A PyJapc wrapper that facilities subscription handling:
from pyjapc import PyJapc
from cernml import japc_utils
japc = PyJapc("SPS.USER.ALL")
stream = japc_utils.subscribe_stream(japc, "SOME.MONITOR/Acquisition")
with stream:
while True:
data, header = stream.pop_or_wait()
print(header.cycle_stamp, "--", data)
A PJLSA wrapper that facilitates function incorporations:
from pjlsa import LSAClient
lsa = LSAClient(server="NEXT")
with lsa.java_api():
from cernml import lsa_utils
incorporator = lsa_utils.Incorporator("MAGNET/K", user="SPS.USER.MD1")
incorporator.incorporate_and_trim(
cycle_time=300.0,
value=1e-3,
relative=True,
description="Automatic trim from Python",
)
A Gym space wrapper to automatically normalize parameters:
import numpy
from gymnasium import spaces
from cernml import gym_utils
space = spaces.Dict({
"positions": spaces.Box(-30.0, 30.0, shape=(2,)),
"angles": spaces.Box(-2.0, 2.0, shape=(2,))
})
unnormalized = dict(positions=[30, 30], angles=[2, 2])
scaler = gym_utils.Scaler(spaces.flatten_space(space))
normalized = scaler.scale(spaces.flatten(space, unnormalized))
assert numpy.array_equal(normalized, [1.0, 1.0, 1.0, 1.0])
roundtrip = spaces.unflatten(space, scaler.unscale(normalized))
assert roundtrip == unnormalized
Simplifying rendering in a Gym environment:
import time
import numpy
from cernml import mpl_utils
from matplotlib import pyplot
points = []
def iter_updates(figure):
axes = figure.subplot(111)
[line] = axes.plot(points)
while True:
yield
indices = numpy.arange(len(points))
line.set_data(indices, points)
axes.update_datalim()
axes.autoscale_view()
renderer = mpl_utils.make_renderer(iter_updates)
renderer.update("human")
for _ in range(20):
pyplot.pause(0.5)
points.append(numpy.random.uniform())
renderer.update("human")
Stability
This package uses a variant of Semantic Versioning that makes additional promises during the initial development (major version 0): whenever breaking changes to the public API are published, the first non-zero version number will increase. This means that code that uses COI version 0.2.7 will continue to work with version 0.2.8, but may break with version 0.3.0.

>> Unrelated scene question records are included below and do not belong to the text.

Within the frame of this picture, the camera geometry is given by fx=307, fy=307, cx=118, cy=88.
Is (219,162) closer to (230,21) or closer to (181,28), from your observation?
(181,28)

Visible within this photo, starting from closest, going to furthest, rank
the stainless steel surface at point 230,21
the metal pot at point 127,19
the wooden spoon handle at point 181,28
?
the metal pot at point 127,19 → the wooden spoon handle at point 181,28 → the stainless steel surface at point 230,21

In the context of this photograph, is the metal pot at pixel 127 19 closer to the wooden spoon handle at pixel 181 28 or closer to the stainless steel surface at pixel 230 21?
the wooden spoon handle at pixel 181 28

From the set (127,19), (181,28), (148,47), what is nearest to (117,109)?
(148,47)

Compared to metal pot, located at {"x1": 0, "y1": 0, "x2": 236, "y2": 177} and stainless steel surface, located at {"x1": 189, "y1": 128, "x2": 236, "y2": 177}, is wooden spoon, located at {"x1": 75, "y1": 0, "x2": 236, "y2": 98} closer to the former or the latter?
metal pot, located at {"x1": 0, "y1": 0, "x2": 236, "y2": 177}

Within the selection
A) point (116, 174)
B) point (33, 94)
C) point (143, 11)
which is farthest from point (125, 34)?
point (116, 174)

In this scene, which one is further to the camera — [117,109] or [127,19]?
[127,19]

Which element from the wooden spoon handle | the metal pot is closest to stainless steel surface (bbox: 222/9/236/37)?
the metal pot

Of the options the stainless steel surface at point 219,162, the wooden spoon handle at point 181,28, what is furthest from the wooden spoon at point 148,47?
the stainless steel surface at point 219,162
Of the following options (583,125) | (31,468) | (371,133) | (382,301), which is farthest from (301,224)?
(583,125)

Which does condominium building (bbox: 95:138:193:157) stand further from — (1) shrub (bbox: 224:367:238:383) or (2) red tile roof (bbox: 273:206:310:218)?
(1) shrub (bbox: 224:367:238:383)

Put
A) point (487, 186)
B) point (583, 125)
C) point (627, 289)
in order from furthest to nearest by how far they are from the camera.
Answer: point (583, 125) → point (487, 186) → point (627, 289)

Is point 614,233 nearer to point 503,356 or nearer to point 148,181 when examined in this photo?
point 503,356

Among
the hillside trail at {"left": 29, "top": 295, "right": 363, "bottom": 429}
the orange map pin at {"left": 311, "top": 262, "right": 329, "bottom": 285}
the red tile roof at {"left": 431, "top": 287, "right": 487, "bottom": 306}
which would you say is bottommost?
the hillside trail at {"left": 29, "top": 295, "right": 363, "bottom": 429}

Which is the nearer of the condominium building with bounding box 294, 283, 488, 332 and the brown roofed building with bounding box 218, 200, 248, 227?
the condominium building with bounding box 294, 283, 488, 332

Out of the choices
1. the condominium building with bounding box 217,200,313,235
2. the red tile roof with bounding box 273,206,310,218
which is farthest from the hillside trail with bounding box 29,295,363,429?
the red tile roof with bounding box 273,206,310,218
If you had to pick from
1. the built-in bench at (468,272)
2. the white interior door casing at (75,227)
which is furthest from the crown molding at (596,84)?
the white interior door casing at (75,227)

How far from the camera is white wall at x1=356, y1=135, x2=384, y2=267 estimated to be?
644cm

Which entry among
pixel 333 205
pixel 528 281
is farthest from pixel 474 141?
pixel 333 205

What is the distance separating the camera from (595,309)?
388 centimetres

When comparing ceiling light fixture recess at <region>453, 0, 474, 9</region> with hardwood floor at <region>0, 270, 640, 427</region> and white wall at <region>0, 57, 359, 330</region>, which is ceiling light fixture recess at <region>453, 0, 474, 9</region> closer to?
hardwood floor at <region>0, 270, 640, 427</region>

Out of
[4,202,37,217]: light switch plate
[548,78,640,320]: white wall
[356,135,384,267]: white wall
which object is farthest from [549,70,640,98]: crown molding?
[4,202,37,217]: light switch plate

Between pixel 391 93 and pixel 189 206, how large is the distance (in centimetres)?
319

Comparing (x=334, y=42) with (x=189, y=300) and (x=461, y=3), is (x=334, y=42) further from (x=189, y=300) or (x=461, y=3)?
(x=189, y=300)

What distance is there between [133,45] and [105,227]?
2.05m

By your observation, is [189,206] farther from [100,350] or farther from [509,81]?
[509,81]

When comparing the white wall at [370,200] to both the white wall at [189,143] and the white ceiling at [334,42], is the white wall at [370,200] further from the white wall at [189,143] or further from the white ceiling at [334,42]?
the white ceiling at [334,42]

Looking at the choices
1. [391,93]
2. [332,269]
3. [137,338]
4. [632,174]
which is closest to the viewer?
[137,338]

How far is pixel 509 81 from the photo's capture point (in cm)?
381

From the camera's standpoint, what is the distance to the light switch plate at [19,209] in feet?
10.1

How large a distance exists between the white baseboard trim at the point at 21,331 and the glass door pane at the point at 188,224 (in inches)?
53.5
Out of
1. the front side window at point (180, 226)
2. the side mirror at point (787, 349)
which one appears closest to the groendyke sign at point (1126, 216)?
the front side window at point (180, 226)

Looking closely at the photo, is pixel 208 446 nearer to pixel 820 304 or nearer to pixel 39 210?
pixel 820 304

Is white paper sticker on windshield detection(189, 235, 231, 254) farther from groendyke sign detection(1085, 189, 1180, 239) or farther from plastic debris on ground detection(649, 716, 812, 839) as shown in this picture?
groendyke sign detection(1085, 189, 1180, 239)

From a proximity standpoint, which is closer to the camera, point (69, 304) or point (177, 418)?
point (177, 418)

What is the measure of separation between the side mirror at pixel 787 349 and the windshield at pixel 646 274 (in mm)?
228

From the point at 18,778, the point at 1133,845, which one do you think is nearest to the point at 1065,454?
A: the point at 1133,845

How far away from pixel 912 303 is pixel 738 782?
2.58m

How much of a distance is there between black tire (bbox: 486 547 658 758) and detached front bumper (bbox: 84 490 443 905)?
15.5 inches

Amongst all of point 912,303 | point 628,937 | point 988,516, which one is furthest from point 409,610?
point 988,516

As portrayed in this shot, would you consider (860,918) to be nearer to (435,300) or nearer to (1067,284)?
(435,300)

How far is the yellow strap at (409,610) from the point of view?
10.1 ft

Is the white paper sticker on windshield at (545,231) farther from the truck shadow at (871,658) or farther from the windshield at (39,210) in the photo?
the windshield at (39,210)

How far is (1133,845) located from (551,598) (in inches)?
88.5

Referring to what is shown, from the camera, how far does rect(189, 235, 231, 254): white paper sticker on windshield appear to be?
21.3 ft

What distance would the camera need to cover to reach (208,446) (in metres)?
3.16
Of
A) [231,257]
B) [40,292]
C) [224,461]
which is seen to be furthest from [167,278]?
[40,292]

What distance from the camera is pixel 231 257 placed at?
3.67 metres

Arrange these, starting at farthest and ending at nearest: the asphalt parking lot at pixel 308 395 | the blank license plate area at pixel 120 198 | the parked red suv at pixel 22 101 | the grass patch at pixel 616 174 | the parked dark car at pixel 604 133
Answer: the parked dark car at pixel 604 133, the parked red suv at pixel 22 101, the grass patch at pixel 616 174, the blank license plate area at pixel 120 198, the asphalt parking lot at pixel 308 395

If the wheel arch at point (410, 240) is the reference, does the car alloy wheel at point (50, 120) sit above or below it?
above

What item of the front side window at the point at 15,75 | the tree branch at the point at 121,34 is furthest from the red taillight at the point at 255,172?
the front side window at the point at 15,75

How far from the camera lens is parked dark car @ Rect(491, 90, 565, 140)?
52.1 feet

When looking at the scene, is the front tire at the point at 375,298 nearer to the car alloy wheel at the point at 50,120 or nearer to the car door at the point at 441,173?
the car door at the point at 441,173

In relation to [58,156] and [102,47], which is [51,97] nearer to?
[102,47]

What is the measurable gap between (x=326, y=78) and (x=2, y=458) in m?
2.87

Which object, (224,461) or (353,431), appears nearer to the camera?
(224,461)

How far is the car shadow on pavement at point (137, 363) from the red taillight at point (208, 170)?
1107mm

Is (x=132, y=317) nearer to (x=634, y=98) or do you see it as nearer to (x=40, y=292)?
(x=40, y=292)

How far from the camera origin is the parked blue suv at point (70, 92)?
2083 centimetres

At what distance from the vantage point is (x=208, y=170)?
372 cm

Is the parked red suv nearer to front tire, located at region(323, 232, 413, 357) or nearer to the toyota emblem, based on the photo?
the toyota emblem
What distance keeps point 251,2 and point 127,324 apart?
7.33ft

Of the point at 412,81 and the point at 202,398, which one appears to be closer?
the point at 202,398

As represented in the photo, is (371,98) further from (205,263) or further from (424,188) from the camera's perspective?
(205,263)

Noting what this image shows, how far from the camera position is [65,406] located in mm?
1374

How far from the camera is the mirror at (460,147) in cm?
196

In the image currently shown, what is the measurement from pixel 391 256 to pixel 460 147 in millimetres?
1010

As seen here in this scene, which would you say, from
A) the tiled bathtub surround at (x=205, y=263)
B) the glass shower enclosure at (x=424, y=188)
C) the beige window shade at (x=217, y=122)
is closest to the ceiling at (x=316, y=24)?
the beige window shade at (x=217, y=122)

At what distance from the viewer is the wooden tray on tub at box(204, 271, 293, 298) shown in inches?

The exception to this are the contents of cernml.coi.unstable, which may
change in any given release.
Changelog
Documentation
Documentation is provided by the Acc-Py documentation server, which is only available inside the CERN network. Additionally, the API is thoroughly documented with Python docstrings.
License
Except as otherwise noted, this work is licensed under either of GNU Public License, Version 3.0 or later, or European Union Public License, Version 1.2 or later, at your option. See COPYING for details.
Unless You explicitly state otherwise, any contribution intentionally submitted by You for inclusion in this Work (the Covered Work) shall be dual-licensed as above, without any additional terms or conditions.
For full authorship information, see the version control history.